Technology on smartphones is making a difference in finding lost children or loved ones.
In some cases, these apps are free.
Safety experts are praising the ability of some apps to get the community involved in finding missing people.
‘Lassy Project,’ for example, is an app that allows parents and guardians to create a profile for their child.
They can alert their “network” should they go missing. This network is a hand-selected group of trusted friends, family, and neighbors.
‘Life360’ is another app worth checking out. It uses GPS data to track family members real-time and checks them into specific locations, such as home or school.
The app ‘MamaBear’ boasts similar location-sharing capabilities, but also provides updates on a child’s most recent social media activity.
“That’s awesome, you’d always be able to know that if my kid is where they said they were, someone is looking at them right now,” Jennifer Meenges said.
Meenges is the mother of an 11-year-old and a 13-year-old. Both participate in extra-curricular activities, keeping all three of them busy.
“I wish I could know where they were every second of the day,” Meenges said.
These free smartphone apps are making this a reality, yet many parents aren’t aware.
911 dispatchers say these apps can be more effective than an Amber Alert—most provide more specific details when it comes to finding someone who’s missing.
“The more information you can give us, it will help us help you quicker,” Rayme Hetrick, a 911 dispatcher in Centre County said.
Back in February, a man was arrested after being accused of kidnapping his ex-girfriend.

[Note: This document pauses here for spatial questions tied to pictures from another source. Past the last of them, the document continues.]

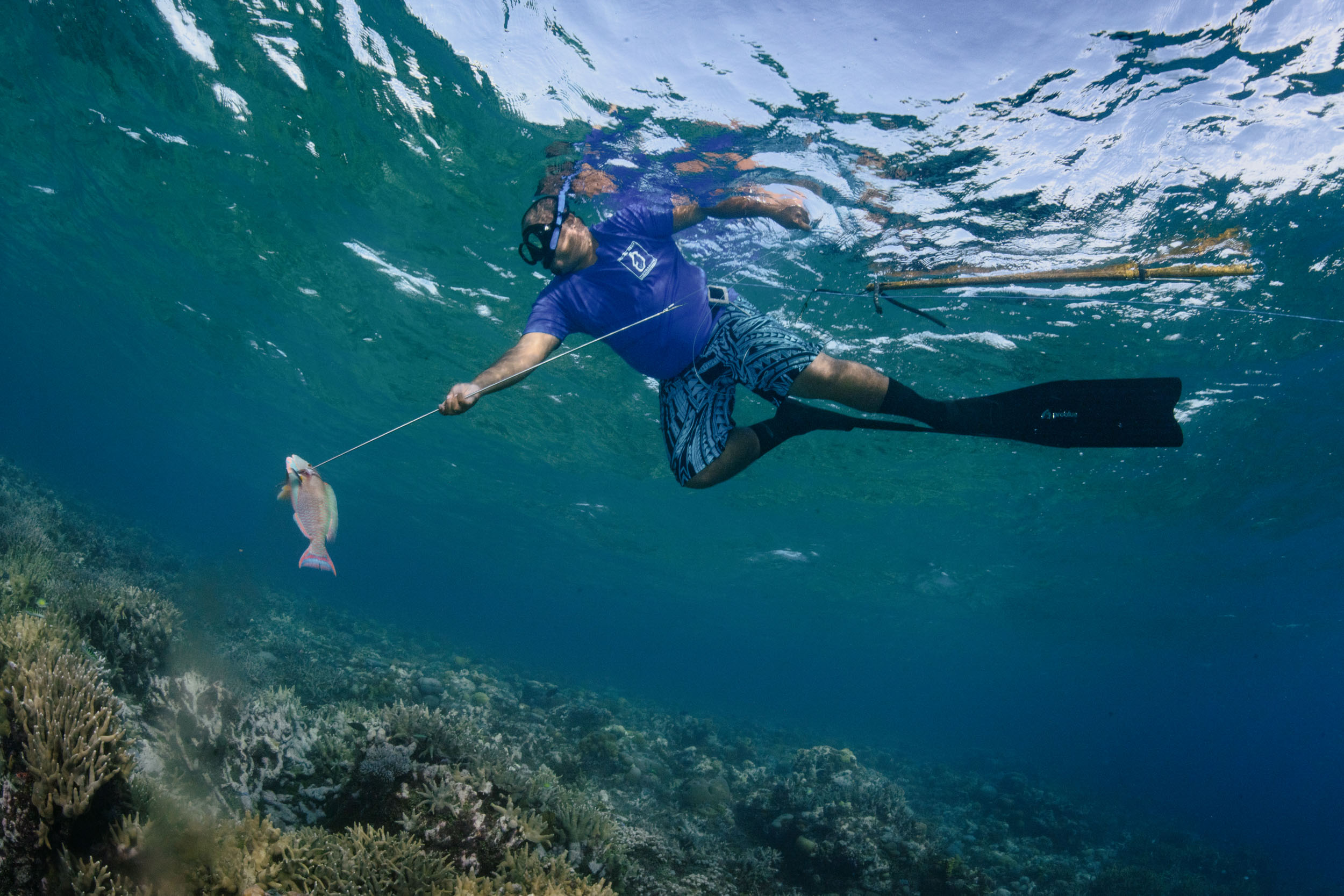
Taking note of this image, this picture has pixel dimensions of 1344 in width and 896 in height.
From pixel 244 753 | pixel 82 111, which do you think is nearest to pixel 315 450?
A: pixel 82 111

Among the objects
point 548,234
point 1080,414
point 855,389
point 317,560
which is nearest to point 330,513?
point 317,560

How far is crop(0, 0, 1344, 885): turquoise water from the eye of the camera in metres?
6.55

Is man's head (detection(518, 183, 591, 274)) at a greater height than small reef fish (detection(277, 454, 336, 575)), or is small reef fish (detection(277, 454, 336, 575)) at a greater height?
man's head (detection(518, 183, 591, 274))

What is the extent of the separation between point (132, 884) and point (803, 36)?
29.5ft

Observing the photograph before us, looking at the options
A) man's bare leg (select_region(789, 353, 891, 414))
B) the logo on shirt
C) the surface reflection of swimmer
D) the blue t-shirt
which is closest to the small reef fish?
the surface reflection of swimmer

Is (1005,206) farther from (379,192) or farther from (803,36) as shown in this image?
(379,192)

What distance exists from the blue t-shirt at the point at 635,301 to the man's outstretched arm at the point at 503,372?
0.17m

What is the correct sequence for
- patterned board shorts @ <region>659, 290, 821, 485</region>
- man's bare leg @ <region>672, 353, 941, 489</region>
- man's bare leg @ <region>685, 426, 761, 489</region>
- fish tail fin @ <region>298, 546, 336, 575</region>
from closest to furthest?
1. fish tail fin @ <region>298, 546, 336, 575</region>
2. man's bare leg @ <region>672, 353, 941, 489</region>
3. patterned board shorts @ <region>659, 290, 821, 485</region>
4. man's bare leg @ <region>685, 426, 761, 489</region>

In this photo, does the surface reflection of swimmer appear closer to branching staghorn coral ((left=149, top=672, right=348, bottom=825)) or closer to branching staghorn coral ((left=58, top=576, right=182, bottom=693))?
branching staghorn coral ((left=149, top=672, right=348, bottom=825))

The victim’s mother used an app on her smartphone to track her daughter.
She was found at a McDonald’s in Milesburg, 150 miles away from her home in the Poconos.
Aside from missing children, experts at Penn State say the technology can make a difference for under-served populations, such as the elderly.
“If you have someone in your family who is dealing with the onset of dementia, it would be wonderful to have some ability to trace where they are,” Patrick McDaniel a distinguished professor and cyber security expert said.
All three apps are available for iPhone and Android devices.